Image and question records
####################

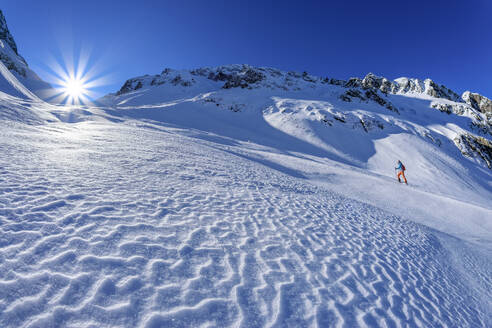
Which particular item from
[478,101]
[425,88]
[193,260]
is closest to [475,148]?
[193,260]

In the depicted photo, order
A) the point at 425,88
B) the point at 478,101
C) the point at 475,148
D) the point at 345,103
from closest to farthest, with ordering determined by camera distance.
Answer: the point at 475,148 → the point at 345,103 → the point at 478,101 → the point at 425,88

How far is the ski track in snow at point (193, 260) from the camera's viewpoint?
252 centimetres

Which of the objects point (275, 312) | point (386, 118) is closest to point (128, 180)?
point (275, 312)

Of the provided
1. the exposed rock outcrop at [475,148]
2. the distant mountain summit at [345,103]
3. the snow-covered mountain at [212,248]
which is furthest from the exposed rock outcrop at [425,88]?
the snow-covered mountain at [212,248]

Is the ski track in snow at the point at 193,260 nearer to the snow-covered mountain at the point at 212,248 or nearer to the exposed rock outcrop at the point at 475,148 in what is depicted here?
the snow-covered mountain at the point at 212,248

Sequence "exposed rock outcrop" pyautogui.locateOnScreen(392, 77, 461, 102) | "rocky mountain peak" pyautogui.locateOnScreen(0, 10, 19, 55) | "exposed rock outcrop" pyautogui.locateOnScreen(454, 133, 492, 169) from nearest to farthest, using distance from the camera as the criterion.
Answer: "exposed rock outcrop" pyautogui.locateOnScreen(454, 133, 492, 169), "exposed rock outcrop" pyautogui.locateOnScreen(392, 77, 461, 102), "rocky mountain peak" pyautogui.locateOnScreen(0, 10, 19, 55)

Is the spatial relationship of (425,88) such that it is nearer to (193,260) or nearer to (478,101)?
(478,101)

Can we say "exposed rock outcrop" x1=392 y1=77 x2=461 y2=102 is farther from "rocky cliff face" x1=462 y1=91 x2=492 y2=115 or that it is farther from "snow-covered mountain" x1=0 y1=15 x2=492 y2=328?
"snow-covered mountain" x1=0 y1=15 x2=492 y2=328

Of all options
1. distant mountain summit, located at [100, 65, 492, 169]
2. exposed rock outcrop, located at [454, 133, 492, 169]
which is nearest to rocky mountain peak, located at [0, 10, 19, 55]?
distant mountain summit, located at [100, 65, 492, 169]

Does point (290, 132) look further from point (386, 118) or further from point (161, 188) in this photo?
point (161, 188)

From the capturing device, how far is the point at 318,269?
13.3 ft

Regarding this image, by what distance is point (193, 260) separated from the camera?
3.58 metres

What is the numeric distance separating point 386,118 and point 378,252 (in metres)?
48.3

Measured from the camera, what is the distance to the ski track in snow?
8.28ft
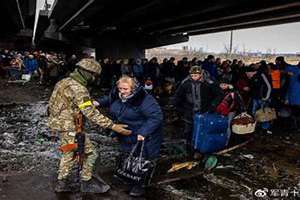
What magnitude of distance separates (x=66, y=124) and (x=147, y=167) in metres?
1.20

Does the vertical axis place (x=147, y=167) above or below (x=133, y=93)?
below

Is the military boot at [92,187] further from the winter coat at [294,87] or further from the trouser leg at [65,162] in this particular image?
the winter coat at [294,87]

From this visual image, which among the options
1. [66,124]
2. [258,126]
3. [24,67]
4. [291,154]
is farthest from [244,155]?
[24,67]

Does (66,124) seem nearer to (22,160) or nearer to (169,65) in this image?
(22,160)

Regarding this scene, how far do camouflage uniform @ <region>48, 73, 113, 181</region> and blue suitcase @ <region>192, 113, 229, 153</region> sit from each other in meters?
2.34

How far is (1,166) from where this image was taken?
645 centimetres

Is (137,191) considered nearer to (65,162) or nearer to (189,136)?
(65,162)

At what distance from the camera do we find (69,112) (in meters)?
4.97

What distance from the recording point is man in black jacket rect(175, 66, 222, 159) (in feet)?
22.1

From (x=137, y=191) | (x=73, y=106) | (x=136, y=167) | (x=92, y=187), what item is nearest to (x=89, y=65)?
(x=73, y=106)

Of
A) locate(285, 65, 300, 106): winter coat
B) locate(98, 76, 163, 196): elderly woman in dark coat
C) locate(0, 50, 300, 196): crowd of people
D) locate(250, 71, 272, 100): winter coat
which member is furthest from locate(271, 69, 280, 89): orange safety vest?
locate(98, 76, 163, 196): elderly woman in dark coat

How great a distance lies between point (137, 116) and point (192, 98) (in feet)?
6.49

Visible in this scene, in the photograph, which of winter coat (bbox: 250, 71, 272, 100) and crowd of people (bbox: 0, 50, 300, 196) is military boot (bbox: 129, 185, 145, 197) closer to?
crowd of people (bbox: 0, 50, 300, 196)

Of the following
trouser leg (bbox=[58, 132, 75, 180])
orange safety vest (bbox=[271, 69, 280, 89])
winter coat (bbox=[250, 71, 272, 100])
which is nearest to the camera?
trouser leg (bbox=[58, 132, 75, 180])
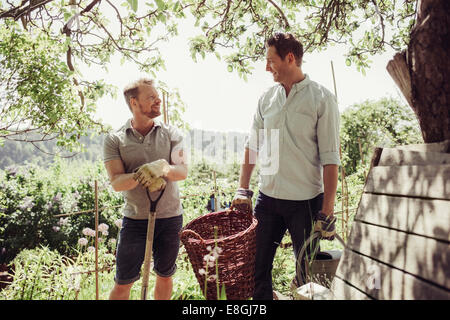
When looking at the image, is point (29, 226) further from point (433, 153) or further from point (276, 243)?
point (433, 153)

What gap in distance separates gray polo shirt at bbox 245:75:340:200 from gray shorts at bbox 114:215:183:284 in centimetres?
74

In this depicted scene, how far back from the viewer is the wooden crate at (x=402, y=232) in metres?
0.93

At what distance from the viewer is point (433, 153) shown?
44.2 inches

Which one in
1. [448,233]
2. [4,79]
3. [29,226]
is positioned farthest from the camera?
[29,226]

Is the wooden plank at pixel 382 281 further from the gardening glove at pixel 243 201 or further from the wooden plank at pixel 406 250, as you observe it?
the gardening glove at pixel 243 201

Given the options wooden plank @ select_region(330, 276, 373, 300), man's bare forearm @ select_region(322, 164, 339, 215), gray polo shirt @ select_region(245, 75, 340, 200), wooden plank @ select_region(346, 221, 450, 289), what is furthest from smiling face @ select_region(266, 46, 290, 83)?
wooden plank @ select_region(330, 276, 373, 300)

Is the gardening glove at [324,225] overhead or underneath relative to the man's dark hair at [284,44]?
underneath

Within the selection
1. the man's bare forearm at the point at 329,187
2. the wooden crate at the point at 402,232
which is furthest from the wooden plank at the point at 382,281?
the man's bare forearm at the point at 329,187

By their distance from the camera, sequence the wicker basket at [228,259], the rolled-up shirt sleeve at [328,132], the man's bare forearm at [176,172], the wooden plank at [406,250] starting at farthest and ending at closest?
1. the man's bare forearm at [176,172]
2. the rolled-up shirt sleeve at [328,132]
3. the wicker basket at [228,259]
4. the wooden plank at [406,250]

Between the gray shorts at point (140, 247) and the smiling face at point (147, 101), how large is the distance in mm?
764

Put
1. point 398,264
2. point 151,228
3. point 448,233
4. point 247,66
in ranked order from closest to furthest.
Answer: point 448,233 < point 398,264 < point 151,228 < point 247,66

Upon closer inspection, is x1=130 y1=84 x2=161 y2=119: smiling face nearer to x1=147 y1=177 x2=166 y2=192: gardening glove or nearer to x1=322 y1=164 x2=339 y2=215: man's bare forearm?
x1=147 y1=177 x2=166 y2=192: gardening glove
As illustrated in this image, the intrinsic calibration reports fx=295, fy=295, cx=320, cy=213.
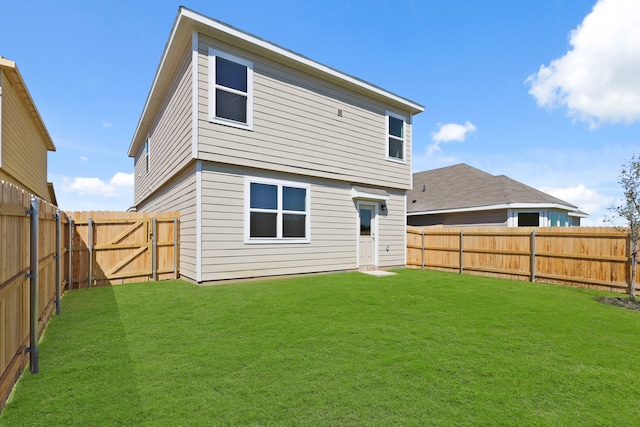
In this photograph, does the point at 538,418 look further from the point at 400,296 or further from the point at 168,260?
A: the point at 168,260

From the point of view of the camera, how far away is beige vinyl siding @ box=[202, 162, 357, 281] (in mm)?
7281

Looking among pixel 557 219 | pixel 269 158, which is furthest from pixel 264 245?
pixel 557 219

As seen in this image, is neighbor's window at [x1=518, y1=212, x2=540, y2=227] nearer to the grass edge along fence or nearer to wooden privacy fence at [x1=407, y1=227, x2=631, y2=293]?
wooden privacy fence at [x1=407, y1=227, x2=631, y2=293]

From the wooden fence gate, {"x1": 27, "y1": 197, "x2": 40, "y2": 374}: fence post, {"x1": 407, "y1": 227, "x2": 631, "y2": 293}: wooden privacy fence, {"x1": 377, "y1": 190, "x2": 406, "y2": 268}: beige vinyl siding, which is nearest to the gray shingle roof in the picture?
{"x1": 407, "y1": 227, "x2": 631, "y2": 293}: wooden privacy fence

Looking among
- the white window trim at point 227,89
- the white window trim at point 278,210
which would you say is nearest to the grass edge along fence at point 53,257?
the white window trim at point 278,210

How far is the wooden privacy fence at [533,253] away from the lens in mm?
7758

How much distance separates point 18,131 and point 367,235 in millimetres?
12327

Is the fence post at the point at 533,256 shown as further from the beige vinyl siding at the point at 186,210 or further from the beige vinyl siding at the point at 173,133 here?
the beige vinyl siding at the point at 173,133

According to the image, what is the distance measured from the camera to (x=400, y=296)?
632 cm

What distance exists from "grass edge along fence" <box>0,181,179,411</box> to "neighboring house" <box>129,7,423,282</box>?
860 millimetres

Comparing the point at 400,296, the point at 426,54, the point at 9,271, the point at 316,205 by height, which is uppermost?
the point at 426,54

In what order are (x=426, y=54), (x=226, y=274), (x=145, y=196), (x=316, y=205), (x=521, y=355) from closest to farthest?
1. (x=521, y=355)
2. (x=226, y=274)
3. (x=316, y=205)
4. (x=426, y=54)
5. (x=145, y=196)

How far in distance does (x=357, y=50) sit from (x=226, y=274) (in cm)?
966

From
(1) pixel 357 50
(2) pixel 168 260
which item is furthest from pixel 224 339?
(1) pixel 357 50
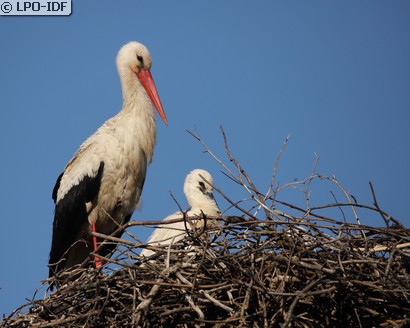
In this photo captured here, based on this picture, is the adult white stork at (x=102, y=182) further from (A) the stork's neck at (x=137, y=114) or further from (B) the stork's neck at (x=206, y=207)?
(B) the stork's neck at (x=206, y=207)

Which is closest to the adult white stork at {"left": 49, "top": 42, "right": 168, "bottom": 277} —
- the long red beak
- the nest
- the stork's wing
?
the stork's wing

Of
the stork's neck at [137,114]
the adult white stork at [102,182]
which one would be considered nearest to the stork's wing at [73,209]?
the adult white stork at [102,182]

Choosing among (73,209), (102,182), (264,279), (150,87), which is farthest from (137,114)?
(264,279)

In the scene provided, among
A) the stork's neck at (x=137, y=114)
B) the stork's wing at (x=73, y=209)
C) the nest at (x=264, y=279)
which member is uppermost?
the stork's neck at (x=137, y=114)

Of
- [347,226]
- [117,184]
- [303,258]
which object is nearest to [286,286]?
[303,258]

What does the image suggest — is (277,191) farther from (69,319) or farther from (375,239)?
(69,319)

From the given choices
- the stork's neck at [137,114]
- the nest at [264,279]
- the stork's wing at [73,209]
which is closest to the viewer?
the nest at [264,279]

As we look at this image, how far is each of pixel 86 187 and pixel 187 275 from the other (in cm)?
206

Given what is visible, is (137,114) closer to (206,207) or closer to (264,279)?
(206,207)

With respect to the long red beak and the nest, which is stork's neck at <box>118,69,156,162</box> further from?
the nest

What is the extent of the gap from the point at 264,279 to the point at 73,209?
2.35m

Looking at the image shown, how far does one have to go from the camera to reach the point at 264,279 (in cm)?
438

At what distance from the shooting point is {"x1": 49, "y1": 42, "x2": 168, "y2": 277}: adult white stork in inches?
250

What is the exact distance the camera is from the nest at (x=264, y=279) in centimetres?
420
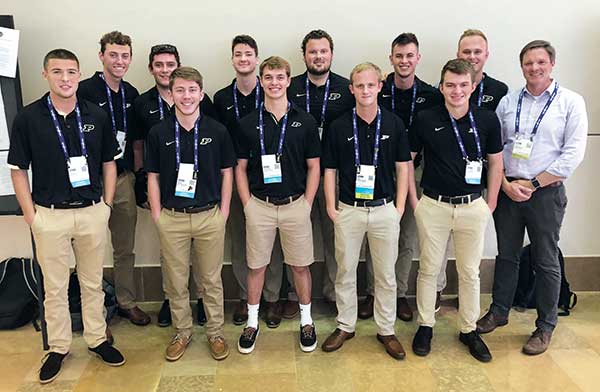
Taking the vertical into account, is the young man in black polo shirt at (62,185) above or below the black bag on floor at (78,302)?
above

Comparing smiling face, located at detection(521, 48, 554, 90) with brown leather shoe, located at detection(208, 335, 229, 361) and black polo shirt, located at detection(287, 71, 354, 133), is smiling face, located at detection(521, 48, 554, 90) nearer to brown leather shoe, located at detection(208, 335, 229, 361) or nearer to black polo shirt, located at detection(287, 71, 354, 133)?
black polo shirt, located at detection(287, 71, 354, 133)

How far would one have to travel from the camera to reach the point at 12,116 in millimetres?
3357

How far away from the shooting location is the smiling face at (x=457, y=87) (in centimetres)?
289

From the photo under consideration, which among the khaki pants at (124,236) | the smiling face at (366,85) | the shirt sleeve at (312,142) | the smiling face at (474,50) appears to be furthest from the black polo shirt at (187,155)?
the smiling face at (474,50)

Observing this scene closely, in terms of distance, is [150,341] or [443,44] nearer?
[150,341]

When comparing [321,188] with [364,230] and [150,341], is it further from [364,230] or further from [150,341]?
[150,341]

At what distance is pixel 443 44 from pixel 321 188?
136 centimetres

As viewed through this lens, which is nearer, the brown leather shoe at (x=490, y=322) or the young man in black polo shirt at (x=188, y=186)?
the young man in black polo shirt at (x=188, y=186)

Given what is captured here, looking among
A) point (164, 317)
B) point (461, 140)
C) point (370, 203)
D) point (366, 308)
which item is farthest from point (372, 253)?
point (164, 317)

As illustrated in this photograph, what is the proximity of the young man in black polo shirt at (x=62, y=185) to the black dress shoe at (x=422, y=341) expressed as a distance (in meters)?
1.86

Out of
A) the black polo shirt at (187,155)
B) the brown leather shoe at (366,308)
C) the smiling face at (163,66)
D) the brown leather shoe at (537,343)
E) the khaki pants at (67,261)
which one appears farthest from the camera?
the brown leather shoe at (366,308)

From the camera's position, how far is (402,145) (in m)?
3.01

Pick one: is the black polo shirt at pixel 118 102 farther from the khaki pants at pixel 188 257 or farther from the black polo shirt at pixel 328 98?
the black polo shirt at pixel 328 98

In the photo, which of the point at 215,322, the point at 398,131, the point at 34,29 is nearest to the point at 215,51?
the point at 34,29
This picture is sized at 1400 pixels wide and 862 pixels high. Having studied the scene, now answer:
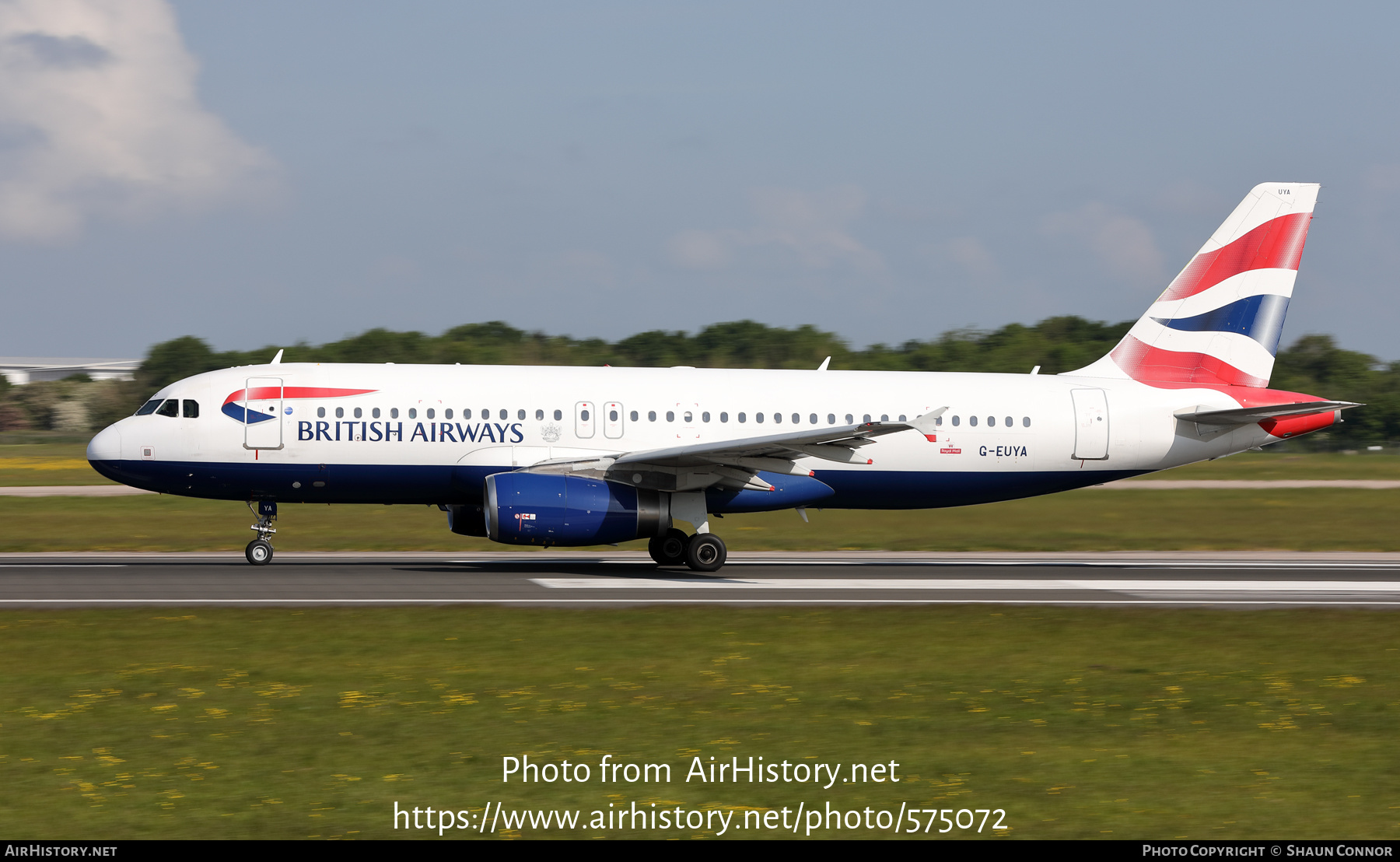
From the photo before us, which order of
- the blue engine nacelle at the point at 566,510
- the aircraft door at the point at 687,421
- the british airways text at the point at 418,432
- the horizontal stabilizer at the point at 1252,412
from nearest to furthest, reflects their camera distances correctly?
the blue engine nacelle at the point at 566,510 < the british airways text at the point at 418,432 < the aircraft door at the point at 687,421 < the horizontal stabilizer at the point at 1252,412

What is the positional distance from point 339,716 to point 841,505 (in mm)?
16032

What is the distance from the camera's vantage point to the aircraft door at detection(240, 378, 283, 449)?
24078mm

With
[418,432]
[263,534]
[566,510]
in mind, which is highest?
[418,432]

####################

» **Short task**
Exactly reproduce the lines beginning at the one that contains "In the photo, which" and ending at the final line of the material, with the pictures left out.

» **Written answer**
In the photo, which of the point at 215,322, the point at 398,131, the point at 34,29 is nearest to the point at 215,51?
the point at 34,29
This picture is sized at 1400 pixels wide and 862 pixels high. Having studied the scene, now answer:
From the photo before us, which order of
- the blue engine nacelle at the point at 566,510
- the aircraft door at the point at 687,421
- the british airways text at the point at 418,432
- the horizontal stabilizer at the point at 1252,412
from nearest to furthest, reflects their camera distances correctly?
the blue engine nacelle at the point at 566,510 < the british airways text at the point at 418,432 < the aircraft door at the point at 687,421 < the horizontal stabilizer at the point at 1252,412

What is the positional distance from point 339,716 to point 841,505 (in mm)?
16032

What is the distance from the camera's vantage point to the aircraft door at detection(240, 378, 283, 449)?
24078mm

With
[418,432]
[263,534]
[566,510]
in mind, which is highest?
[418,432]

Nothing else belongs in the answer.